Task data >>

○ ○ ○ ○

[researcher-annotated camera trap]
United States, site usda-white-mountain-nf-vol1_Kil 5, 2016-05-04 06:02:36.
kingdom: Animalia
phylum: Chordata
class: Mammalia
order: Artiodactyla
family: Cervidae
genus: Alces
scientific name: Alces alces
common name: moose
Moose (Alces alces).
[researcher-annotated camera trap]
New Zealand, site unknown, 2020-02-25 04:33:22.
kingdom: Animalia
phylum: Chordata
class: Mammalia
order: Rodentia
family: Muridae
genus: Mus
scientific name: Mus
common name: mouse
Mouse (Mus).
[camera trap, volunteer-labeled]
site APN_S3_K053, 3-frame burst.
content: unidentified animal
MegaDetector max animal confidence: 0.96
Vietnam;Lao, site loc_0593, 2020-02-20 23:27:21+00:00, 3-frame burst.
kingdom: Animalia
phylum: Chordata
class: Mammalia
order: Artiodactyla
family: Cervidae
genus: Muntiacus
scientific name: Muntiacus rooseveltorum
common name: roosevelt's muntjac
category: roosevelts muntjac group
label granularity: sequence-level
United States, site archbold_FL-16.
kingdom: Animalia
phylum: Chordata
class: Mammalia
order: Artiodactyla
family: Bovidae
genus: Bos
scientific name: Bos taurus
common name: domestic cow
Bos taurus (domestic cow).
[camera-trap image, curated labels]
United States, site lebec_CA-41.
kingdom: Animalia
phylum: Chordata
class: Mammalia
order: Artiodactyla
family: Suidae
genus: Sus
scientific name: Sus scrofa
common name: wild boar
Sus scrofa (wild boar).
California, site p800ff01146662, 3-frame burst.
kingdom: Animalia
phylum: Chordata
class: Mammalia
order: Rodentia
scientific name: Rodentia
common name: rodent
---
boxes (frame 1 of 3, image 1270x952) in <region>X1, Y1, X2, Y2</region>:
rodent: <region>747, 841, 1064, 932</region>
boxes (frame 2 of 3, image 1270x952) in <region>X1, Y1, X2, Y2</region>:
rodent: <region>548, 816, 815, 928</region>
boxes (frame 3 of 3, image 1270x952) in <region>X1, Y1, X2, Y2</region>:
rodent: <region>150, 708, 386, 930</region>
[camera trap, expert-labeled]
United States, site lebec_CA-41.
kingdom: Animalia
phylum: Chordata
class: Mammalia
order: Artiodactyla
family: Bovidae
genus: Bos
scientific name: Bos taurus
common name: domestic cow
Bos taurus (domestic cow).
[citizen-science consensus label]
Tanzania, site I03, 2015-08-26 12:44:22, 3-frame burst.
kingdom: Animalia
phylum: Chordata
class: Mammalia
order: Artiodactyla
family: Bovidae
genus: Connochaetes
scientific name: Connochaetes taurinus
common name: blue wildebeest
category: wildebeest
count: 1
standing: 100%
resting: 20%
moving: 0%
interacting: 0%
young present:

○ ○ ○ ○

Directions for this task >> Each entry, from start to finish, must be restated exactly.

Output below >>
[researcher-annotated camera trap]
United States, site usda-white-mountain-nf-vol1_Kil 5, 2016-05-04 06:02:36.
kingdom: Animalia
phylum: Chordata
class: Mammalia
order: Artiodactyla
family: Cervidae
genus: Alces
scientific name: Alces alces
common name: moose
Moose (Alces alces).
[researcher-annotated camera trap]
New Zealand, site unknown, 2020-02-25 04:33:22.
kingdom: Animalia
phylum: Chordata
class: Mammalia
order: Rodentia
family: Muridae
genus: Mus
scientific name: Mus
common name: mouse
Mouse (Mus).
[camera trap, volunteer-labeled]
site APN_S3_K053, 3-frame burst.
content: unidentified animal
MegaDetector max animal confidence: 0.96
Vietnam;Lao, site loc_0593, 2020-02-20 23:27:21+00:00, 3-frame burst.
kingdom: Animalia
phylum: Chordata
class: Mammalia
order: Artiodactyla
family: Cervidae
genus: Muntiacus
scientific name: Muntiacus rooseveltorum
common name: roosevelt's muntjac
category: roosevelts muntjac group
label granularity: sequence-level
United States, site archbold_FL-16.
kingdom: Animalia
phylum: Chordata
class: Mammalia
order: Artiodactyla
family: Bovidae
genus: Bos
scientific name: Bos taurus
common name: domestic cow
Bos taurus (domestic cow).
[camera-trap image, curated labels]
United States, site lebec_CA-41.
kingdom: Animalia
phylum: Chordata
class: Mammalia
order: Artiodactyla
family: Suidae
genus: Sus
scientific name: Sus scrofa
common name: wild boar
Sus scrofa (wild boar).
California, site p800ff01146662, 3-frame burst.
kingdom: Animalia
phylum: Chordata
class: Mammalia
order: Rodentia
scientific name: Rodentia
common name: rodent
---
boxes (frame 1 of 3, image 1270x952) in <region>X1, Y1, X2, Y2</region>:
rodent: <region>747, 841, 1064, 932</region>
boxes (frame 2 of 3, image 1270x952) in <region>X1, Y1, X2, Y2</region>:
rodent: <region>548, 816, 815, 928</region>
boxes (frame 3 of 3, image 1270x952) in <region>X1, Y1, X2, Y2</region>:
rodent: <region>150, 708, 386, 930</region>
[camera trap, expert-labeled]
United States, site lebec_CA-41.
kingdom: Animalia
phylum: Chordata
class: Mammalia
order: Artiodactyla
family: Bovidae
genus: Bos
scientific name: Bos taurus
common name: domestic cow
Bos taurus (domestic cow).
[citizen-science consensus label]
Tanzania, site I03, 2015-08-26 12:44:22, 3-frame burst.
kingdom: Animalia
phylum: Chordata
class: Mammalia
order: Artiodactyla
family: Bovidae
genus: Connochaetes
scientific name: Connochaetes taurinus
common name: blue wildebeest
category: wildebeest
count: 1
standing: 100%
resting: 20%
moving: 0%
interacting: 0%
young present:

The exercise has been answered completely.